Terra Preta
How the World’s Most Fertile Soil Can Help Reverse Climate Change and Reduce World Hunger
Ute Scheub, Haiko Pieplow, Hans-peter Schmidt, Kathleen Draper, Greystone Books Softcover $16.95 (208pp), 978-1-77164-110-4
From the Portuguese “black earth,” terra preta refers to a rich soil composed of humus (decomposed organic substances) and biochar (carbon derived from charcoal). “Nowadays, fertile soil disappears 10 to 100 times quicker than it can regenerate,” the authors of Terra Preta reveal. Industrial agriculture strips away humus and contaminates soil with pesticides, leaving it dusty and lifeless—total regeneration of our soil is necessary.

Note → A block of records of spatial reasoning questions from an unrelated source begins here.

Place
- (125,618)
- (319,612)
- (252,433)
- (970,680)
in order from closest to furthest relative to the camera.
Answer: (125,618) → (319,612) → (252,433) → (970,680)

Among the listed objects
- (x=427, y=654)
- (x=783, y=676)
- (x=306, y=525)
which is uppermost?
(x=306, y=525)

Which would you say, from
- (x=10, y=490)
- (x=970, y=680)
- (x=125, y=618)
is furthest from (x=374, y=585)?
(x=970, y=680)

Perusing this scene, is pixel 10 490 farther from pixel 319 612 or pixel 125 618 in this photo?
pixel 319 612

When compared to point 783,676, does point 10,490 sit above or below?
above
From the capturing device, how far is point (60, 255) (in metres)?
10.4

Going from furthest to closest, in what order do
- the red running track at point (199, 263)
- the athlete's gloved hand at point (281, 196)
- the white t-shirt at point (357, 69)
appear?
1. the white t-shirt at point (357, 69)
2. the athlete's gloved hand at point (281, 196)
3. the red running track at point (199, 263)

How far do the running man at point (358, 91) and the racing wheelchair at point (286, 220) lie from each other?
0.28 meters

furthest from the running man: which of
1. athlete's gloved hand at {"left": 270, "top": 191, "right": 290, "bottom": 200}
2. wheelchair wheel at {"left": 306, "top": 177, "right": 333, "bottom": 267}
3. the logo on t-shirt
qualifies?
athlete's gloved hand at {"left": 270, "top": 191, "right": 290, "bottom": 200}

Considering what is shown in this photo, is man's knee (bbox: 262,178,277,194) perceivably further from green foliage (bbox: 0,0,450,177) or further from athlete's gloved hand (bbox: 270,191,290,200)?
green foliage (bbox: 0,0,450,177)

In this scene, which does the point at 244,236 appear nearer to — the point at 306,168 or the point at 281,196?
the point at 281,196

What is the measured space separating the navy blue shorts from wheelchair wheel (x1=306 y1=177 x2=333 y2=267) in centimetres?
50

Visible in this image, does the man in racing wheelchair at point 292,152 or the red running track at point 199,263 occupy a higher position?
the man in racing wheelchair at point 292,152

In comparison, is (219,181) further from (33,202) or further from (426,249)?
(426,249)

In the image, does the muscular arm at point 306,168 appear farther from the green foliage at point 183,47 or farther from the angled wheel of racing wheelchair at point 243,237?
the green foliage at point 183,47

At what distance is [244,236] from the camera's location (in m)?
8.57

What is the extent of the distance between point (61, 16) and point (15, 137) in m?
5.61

In the 1960s, archaeological evidence proved that terra preta production was known to the original inhabitants of the Amazon region. Many Asian cultures have also used charcoal in agriculture. The authors survey some recent large-scale terra preta initiatives, including the Stockholm Biochar Project. However, terra preta can also be created for home gardening, incorporating compost and cooked food waste. To that end, the book includes a recipe with step-by-step instructions, along with a diary of one Berlin woman’s efforts to make her own terra preta. Her newly fertile soil produced garden harvests two months early. Along with agricultural yields, some of the modern benefits of terra preta include carbon sequestration and inactivation of E. coli.
The most controversial ingredient of terra preta is human waste. Although the authors stress that this is optional, they do encourage you to “upcycle your own excrement.” Reusing human waste was common among the Maya, ancient Greeks, and Romans. Urine is particularly nitrogen-rich, while feces fermented with biochar and buried under compost is freed from bad bacteria and odors. The “humanure” each person produces in a year could fertilize 100–1000 m2 of cropland.
This is the kind of creative thinking the world needs, in a practical guide that combines historical examples with cutting-edge ideas.